# SHORT EXERCISE
Copy out the items word for word, beginning at the line that contains "What distance from" and continuing through the final line of the items.

>> START ENTRIES SUPPLIED

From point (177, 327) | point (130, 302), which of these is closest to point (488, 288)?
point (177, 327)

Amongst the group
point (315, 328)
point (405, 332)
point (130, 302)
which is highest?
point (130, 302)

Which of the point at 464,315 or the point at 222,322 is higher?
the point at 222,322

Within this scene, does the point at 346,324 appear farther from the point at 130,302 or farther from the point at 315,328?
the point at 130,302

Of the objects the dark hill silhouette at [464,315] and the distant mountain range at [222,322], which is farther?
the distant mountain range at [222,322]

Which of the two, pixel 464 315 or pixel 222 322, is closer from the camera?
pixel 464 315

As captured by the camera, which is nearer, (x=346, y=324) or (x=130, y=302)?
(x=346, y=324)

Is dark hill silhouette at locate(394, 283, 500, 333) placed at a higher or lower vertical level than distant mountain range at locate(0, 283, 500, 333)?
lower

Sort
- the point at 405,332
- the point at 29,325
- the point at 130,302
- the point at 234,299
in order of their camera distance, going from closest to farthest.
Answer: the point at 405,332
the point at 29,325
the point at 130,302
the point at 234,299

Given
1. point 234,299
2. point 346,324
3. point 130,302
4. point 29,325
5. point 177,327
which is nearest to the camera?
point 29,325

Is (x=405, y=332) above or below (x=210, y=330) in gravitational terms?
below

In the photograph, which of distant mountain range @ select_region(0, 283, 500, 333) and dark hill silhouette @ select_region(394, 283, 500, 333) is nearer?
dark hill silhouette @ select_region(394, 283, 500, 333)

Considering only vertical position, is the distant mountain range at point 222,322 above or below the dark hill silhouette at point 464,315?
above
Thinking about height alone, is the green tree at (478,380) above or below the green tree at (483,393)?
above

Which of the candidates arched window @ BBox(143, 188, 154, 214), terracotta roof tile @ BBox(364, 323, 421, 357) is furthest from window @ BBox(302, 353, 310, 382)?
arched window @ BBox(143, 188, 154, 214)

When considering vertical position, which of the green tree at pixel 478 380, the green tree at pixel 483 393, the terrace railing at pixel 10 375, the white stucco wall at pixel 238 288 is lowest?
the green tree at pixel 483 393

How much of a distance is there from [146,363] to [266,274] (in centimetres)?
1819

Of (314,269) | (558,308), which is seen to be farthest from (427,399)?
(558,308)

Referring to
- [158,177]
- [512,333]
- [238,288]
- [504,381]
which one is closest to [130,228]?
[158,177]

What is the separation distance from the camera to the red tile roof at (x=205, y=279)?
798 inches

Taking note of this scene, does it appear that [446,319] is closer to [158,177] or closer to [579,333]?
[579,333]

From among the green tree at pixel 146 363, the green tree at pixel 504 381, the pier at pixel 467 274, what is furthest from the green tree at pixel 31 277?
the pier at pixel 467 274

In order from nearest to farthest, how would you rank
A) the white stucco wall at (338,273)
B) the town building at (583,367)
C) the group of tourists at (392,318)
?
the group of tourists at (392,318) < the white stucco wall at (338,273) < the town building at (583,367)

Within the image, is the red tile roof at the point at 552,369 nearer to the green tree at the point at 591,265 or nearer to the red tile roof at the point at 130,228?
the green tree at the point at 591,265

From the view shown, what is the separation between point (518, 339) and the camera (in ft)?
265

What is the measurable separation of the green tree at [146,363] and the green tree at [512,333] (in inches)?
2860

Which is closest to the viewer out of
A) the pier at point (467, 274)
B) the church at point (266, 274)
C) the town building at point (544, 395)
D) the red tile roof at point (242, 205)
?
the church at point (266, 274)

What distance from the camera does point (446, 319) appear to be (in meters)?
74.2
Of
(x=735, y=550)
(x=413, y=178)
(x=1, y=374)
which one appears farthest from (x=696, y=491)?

>> END ENTRIES SUPPLIED

# EXPECTED ANSWER
What distance from the camera does point (446, 319) appear to be (in meters)?
74.2
Of
(x=735, y=550)
(x=413, y=178)
(x=1, y=374)
which one appears farthest from (x=696, y=491)?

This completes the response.